The Overseas Private Investment Corporation, the U.S. government’s development finance institution, is financing 70 percent of the $200 million project with the balance funded by Etrion, Total and Solventus. According to a release, Chile has an investment-grade rating, and the OPIC debt is "non-recourse project debt with a 19.5-year tenor."

“Project Salvador is an important step in the process of transforming the capabilities of solar power in the world. This merchant project confirms that solar energy is becoming competitive with other conventional energy sources,” said Philippe Boisseau, President of Marketing & Services and New Energies and a member of the Executive Committee of Total in a release.

Boisseau told us in an earlier interview, "‘We have some projects in South Africa and in Chile that we're bringing to SunPower. That's another one of the benefits we are bringing: access to the world where it is economical with no subsidy to produce electricity.” Boisseau commented to GTM yesterday that “[t]his is the first solar project in Chile for Total and SunPower. It is a proof of the strong collaboration between our teams. Total is leveraging its international footprint, with activities in 130 countries, to develop SunPower solar projects around the world.”
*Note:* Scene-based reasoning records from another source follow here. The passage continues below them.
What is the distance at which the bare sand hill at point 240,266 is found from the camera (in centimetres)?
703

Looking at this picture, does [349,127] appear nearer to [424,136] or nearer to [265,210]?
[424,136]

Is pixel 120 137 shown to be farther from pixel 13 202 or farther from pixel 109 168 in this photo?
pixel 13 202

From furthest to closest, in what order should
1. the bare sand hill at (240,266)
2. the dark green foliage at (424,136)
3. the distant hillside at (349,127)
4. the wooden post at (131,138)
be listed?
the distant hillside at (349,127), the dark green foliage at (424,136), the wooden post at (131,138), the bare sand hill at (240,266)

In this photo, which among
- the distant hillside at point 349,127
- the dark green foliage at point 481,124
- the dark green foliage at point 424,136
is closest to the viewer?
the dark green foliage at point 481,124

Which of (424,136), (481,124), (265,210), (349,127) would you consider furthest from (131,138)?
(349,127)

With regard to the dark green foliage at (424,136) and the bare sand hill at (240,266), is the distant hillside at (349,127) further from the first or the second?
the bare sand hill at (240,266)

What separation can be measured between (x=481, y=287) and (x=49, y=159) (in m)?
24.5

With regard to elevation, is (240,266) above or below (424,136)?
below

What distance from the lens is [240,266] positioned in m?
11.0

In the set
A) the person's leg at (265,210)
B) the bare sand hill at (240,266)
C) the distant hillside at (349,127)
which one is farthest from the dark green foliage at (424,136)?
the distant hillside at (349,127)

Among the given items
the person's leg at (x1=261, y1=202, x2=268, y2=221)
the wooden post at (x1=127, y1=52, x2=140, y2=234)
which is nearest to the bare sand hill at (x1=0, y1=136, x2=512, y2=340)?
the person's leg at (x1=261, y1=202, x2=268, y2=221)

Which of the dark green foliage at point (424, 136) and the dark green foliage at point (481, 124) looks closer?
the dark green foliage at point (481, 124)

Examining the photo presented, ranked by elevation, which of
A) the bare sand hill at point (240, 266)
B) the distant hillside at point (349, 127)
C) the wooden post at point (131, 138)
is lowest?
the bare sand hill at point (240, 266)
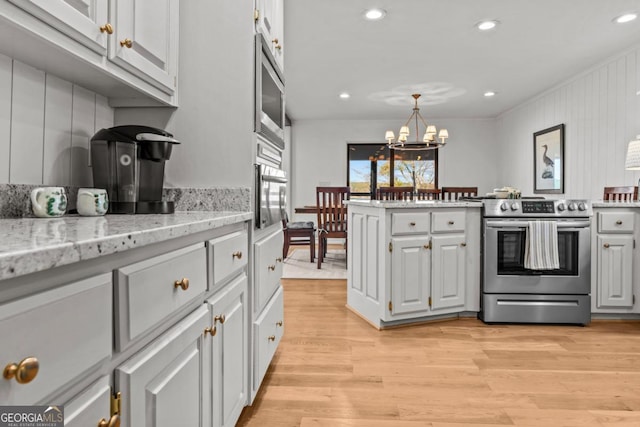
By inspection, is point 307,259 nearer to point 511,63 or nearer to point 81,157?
point 511,63

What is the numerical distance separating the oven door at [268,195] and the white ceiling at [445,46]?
2070mm

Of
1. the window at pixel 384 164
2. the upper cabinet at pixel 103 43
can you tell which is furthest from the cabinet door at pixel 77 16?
the window at pixel 384 164

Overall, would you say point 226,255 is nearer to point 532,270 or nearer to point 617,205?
point 532,270

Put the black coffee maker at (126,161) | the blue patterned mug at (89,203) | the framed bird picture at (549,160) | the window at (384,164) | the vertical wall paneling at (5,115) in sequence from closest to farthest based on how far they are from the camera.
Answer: the vertical wall paneling at (5,115)
the blue patterned mug at (89,203)
the black coffee maker at (126,161)
the framed bird picture at (549,160)
the window at (384,164)

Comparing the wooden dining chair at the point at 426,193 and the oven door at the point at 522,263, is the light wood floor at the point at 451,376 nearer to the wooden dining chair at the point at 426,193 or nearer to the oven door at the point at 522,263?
the oven door at the point at 522,263

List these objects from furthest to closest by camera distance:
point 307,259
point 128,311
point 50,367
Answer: point 307,259, point 128,311, point 50,367

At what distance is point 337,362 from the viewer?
217 cm

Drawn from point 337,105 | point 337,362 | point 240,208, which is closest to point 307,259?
point 337,105

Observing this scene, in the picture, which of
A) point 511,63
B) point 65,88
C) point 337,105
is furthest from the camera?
point 337,105

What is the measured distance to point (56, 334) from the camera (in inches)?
20.1

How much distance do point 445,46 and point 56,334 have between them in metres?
4.47

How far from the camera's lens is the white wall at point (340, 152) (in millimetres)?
7883

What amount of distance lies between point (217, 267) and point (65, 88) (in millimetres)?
868

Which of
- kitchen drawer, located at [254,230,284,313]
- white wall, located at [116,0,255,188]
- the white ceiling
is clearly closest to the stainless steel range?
kitchen drawer, located at [254,230,284,313]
First Solar (FSLR) also regards Chile as a growth market. Earlier this year, First Solar acquired Solar Chile, a five-person Santiago-based solar developer with a 1.5-gigawatt early-stage pipeline of PV power projects in northern Chile, including the Atacama Desert. The thin-film solar panel manufacturer and project developer has applied for permits for the $370 million, 162-megawatt Luz del Norte project, according to a filing with Chile’s environmental licensing department. The project will use more than 1.7 million panels, with construction slated to start in June 2014.

Chile could be one of the first real, non-incentivized solar markets in the world. Its relatively unreliable and expensive electricity has made Chile an early adopter of energy storage technology in the mining industry, as well.
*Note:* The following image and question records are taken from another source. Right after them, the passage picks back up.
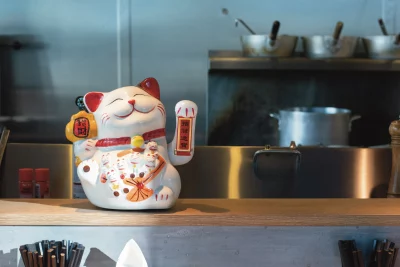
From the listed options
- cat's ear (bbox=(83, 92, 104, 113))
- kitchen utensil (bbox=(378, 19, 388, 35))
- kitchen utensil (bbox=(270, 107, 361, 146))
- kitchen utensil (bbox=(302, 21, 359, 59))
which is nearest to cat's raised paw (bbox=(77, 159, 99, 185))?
cat's ear (bbox=(83, 92, 104, 113))

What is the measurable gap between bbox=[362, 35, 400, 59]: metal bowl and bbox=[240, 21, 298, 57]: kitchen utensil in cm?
36

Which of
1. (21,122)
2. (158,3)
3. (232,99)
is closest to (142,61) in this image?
(158,3)

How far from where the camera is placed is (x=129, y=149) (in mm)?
1223

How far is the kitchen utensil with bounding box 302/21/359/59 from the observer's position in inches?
112

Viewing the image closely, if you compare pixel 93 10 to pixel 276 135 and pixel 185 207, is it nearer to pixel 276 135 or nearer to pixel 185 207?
pixel 276 135

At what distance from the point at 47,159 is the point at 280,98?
165 cm

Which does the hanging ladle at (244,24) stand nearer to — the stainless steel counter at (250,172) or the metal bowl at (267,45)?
the metal bowl at (267,45)

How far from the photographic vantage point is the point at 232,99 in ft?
10.3

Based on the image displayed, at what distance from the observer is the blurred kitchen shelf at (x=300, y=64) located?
287 centimetres

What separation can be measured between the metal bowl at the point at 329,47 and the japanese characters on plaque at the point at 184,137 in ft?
5.77

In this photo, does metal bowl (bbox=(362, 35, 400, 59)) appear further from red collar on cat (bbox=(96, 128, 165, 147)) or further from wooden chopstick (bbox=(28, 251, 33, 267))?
wooden chopstick (bbox=(28, 251, 33, 267))

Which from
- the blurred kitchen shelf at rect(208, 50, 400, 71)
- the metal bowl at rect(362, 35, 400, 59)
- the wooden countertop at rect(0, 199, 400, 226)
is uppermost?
the metal bowl at rect(362, 35, 400, 59)

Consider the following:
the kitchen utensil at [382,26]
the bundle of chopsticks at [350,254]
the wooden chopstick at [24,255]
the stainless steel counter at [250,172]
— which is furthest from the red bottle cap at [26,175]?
the kitchen utensil at [382,26]

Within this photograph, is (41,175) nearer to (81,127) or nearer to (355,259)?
(81,127)
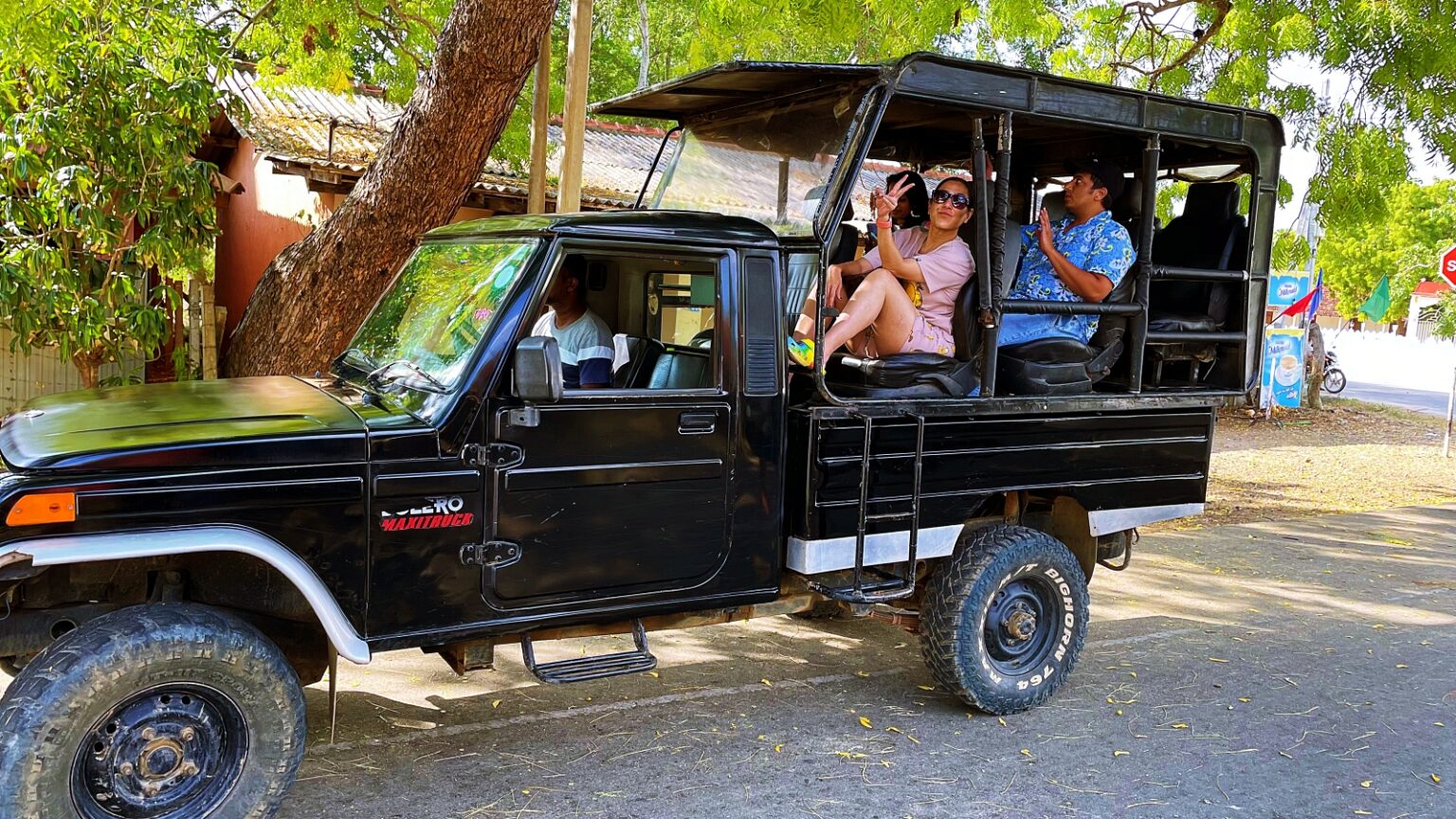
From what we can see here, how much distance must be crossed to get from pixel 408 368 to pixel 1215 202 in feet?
14.3

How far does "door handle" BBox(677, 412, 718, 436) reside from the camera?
4.20 metres

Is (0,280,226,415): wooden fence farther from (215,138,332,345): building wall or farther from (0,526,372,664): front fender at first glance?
(0,526,372,664): front fender

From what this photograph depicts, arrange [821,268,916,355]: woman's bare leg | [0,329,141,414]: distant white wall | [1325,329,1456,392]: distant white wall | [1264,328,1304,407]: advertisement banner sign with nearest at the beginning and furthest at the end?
[821,268,916,355]: woman's bare leg < [0,329,141,414]: distant white wall < [1264,328,1304,407]: advertisement banner sign < [1325,329,1456,392]: distant white wall

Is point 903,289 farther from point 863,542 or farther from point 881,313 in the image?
point 863,542

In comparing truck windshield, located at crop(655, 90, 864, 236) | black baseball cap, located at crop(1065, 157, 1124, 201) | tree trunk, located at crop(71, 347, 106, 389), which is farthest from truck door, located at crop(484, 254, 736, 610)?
tree trunk, located at crop(71, 347, 106, 389)

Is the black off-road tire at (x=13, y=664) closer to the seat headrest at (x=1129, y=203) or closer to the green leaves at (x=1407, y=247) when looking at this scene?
the seat headrest at (x=1129, y=203)

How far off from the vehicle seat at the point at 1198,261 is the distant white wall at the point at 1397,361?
19.1 meters

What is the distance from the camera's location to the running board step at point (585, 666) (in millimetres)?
4059

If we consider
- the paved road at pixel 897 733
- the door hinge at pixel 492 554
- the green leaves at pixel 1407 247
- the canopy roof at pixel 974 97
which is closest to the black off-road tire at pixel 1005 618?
the paved road at pixel 897 733

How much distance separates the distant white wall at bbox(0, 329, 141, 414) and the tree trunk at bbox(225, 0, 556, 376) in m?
3.11

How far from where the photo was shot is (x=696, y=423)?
4.23m

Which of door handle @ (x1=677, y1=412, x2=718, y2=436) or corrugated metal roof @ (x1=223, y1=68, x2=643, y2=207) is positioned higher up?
corrugated metal roof @ (x1=223, y1=68, x2=643, y2=207)

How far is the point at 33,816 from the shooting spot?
313 cm

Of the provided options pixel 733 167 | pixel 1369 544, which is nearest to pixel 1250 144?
pixel 733 167
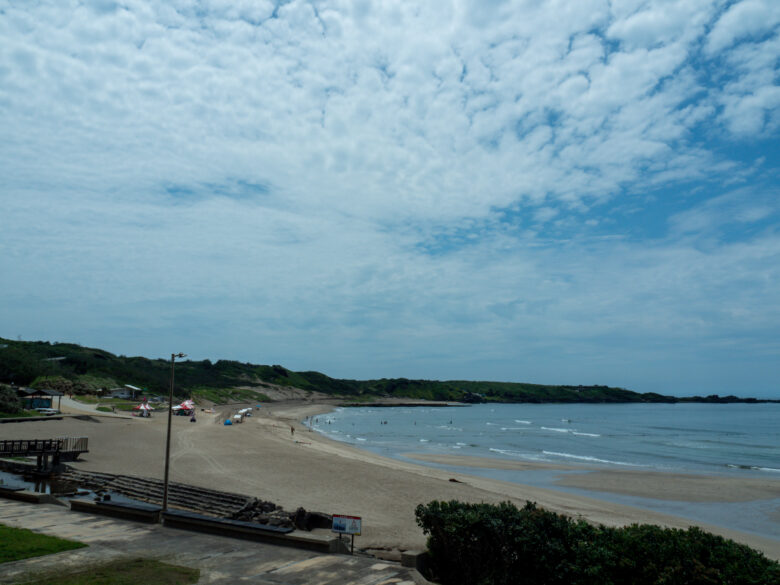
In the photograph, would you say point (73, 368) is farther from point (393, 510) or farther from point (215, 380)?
point (393, 510)

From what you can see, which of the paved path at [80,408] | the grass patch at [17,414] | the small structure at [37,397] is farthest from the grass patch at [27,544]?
the small structure at [37,397]

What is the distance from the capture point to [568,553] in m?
10.7

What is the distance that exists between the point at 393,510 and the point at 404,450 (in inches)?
1287

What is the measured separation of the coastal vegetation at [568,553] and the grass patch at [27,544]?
25.2ft

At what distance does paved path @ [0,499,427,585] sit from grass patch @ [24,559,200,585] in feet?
1.07

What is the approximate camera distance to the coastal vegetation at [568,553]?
8812mm

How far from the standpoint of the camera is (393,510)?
24281 mm

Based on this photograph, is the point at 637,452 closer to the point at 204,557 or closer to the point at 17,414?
the point at 204,557

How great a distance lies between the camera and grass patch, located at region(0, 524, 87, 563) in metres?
11.2

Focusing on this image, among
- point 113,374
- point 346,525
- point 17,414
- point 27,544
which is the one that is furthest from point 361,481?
point 113,374

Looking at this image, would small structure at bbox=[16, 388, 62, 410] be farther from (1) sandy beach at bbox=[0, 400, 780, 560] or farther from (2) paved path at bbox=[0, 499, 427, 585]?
(2) paved path at bbox=[0, 499, 427, 585]

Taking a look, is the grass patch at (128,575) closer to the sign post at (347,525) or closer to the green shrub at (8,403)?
the sign post at (347,525)

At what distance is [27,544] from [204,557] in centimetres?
383

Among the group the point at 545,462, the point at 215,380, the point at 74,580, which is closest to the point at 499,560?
the point at 74,580
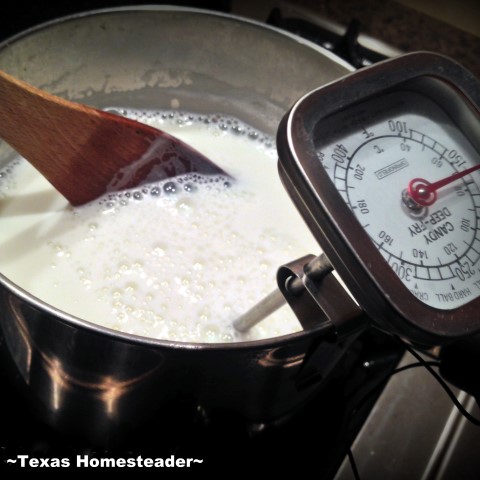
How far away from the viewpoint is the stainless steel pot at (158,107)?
0.51 meters

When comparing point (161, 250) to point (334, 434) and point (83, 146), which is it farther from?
point (334, 434)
Stephen Lacey's recent article on Chilean power markets pointed out that:

- Installations will grow strongly in Chile, but it will take many years for the 6 gigawatts of project announcements to materialize.

- Initial development will focus on the mining sector, but larger projects will sell into the spot market. SunEdison recently signed an agreement with the Chilean mining company CAP to supply electricity from a 100-megawatt plant -- the largest so far in Latin America. OPIC was involved in financing this project as well.

- Only the most sophisticated companies will be able to navigate Chile's complicated electricity market. 

SunPower will deploy the Oasis single-axis tracker module, with construction expected to start before the end of the year.